*Problem to work on*: Lay out every line of the items below as a numbered list, dropping the blank lines.

*Extracted records*:
— begin —

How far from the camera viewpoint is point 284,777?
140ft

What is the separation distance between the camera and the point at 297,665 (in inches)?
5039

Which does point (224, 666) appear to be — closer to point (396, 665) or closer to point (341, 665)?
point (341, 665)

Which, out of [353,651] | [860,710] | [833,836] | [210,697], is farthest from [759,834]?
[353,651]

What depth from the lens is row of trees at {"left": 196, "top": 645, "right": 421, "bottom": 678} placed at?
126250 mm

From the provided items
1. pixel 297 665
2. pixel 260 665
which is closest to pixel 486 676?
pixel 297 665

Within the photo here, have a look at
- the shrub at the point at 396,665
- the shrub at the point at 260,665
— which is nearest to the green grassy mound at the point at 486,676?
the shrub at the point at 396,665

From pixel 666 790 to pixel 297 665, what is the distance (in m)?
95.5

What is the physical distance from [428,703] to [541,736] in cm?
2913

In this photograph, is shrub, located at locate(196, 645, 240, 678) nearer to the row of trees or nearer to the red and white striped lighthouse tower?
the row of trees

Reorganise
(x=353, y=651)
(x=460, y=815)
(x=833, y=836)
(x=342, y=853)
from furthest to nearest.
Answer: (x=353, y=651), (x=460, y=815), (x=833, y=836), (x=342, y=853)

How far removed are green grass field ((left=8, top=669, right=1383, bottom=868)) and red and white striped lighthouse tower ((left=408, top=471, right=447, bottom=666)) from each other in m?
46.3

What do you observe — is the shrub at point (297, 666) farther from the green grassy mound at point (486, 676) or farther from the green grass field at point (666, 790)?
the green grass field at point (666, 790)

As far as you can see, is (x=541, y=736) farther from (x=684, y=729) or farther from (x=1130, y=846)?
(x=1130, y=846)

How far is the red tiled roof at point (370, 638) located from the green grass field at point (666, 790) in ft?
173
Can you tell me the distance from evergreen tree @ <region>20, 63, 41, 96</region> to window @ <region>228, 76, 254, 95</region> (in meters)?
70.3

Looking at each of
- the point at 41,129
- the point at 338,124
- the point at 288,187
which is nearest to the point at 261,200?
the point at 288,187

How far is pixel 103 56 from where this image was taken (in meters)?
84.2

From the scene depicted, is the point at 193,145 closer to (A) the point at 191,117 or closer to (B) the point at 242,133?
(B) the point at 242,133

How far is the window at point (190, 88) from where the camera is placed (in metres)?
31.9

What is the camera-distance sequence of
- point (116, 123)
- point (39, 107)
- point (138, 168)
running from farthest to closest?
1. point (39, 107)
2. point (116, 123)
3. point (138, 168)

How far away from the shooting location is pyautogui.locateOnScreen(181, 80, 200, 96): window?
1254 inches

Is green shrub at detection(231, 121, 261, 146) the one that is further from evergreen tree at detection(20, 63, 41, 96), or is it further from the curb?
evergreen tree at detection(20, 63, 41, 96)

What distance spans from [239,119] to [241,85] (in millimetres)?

— end —

*Result for this task*:
1. How far from the camera viewpoint is point 284,777?
2. 140ft
3. What is the separation distance between the camera and the point at 297,665 (in inches)?
4. 5039
5. Which does point (224, 666) appear to be — closer to point (396, 665) or closer to point (341, 665)?
6. point (341, 665)
7. Which, out of [353,651] | [860,710] | [833,836] | [210,697], is farthest from [759,834]?
8. [353,651]
9. What depth from the lens is row of trees at {"left": 196, "top": 645, "right": 421, "bottom": 678} placed at?
10. 126250 mm
11. From the provided items
12. 1. pixel 297 665
13. 2. pixel 260 665
14. which is closest to pixel 486 676?
15. pixel 297 665
16. Within the photo here, have a look at
17. - the shrub at the point at 396,665
18. - the shrub at the point at 260,665
19. — which is nearest to the green grassy mound at the point at 486,676?
20. the shrub at the point at 396,665
21. From pixel 666 790 to pixel 297 665, what is the distance (in m)?
22. 95.5
23. What is the physical distance from [428,703] to [541,736] in cm?
24. 2913
25. In this photograph, is shrub, located at locate(196, 645, 240, 678) nearer to the row of trees or nearer to the red and white striped lighthouse tower?
26. the row of trees
27. Reorganise
28. (x=353, y=651)
29. (x=460, y=815)
30. (x=833, y=836)
31. (x=342, y=853)
32. from furthest to nearest.
33. Answer: (x=353, y=651), (x=460, y=815), (x=833, y=836), (x=342, y=853)
34. How far removed are green grass field ((left=8, top=669, right=1383, bottom=868)) and red and white striped lighthouse tower ((left=408, top=471, right=447, bottom=666)) from each other in m?
35. 46.3
36. What do you observe — is the shrub at point (297, 666) farther from the green grassy mound at point (486, 676) or farther from the green grass field at point (666, 790)?
37. the green grass field at point (666, 790)
38. As far as you can see, is (x=541, y=736) farther from (x=684, y=729) or farther from (x=1130, y=846)?
39. (x=1130, y=846)
40. How far is the red tiled roof at point (370, 638) located from the green grass field at point (666, 790) in ft?
41. 173
42. Can you tell me the distance from evergreen tree @ <region>20, 63, 41, 96</region> to window @ <region>228, 76, 254, 95</region> (in meters)?
43. 70.3
44. Looking at each of
45. - the point at 41,129
46. - the point at 338,124
47. - the point at 288,187
48. which is nearest to the point at 261,200?
49. the point at 288,187
50. How far is pixel 103 56 from where this image was taken (in meters)?
51. 84.2
52. From the scene depicted, is the point at 193,145 closer to (A) the point at 191,117 or closer to (B) the point at 242,133?
53. (B) the point at 242,133
54. How far is the window at point (190, 88) from where the camera is placed (in metres)?
55. 31.9
56. What is the camera-distance sequence of
57. - point (116, 123)
58. - point (39, 107)
59. - point (138, 168)
60. running from farthest to closest?
61. 1. point (39, 107)
62. 2. point (116, 123)
63. 3. point (138, 168)
64. How far away from the shooting location is pyautogui.locateOnScreen(181, 80, 200, 96): window?
65. 1254 inches
66. Is green shrub at detection(231, 121, 261, 146) the one that is further from evergreen tree at detection(20, 63, 41, 96), or is it further from the curb?
67. evergreen tree at detection(20, 63, 41, 96)
68. What distance spans from [239,119] to [241,85] (in millimetres)?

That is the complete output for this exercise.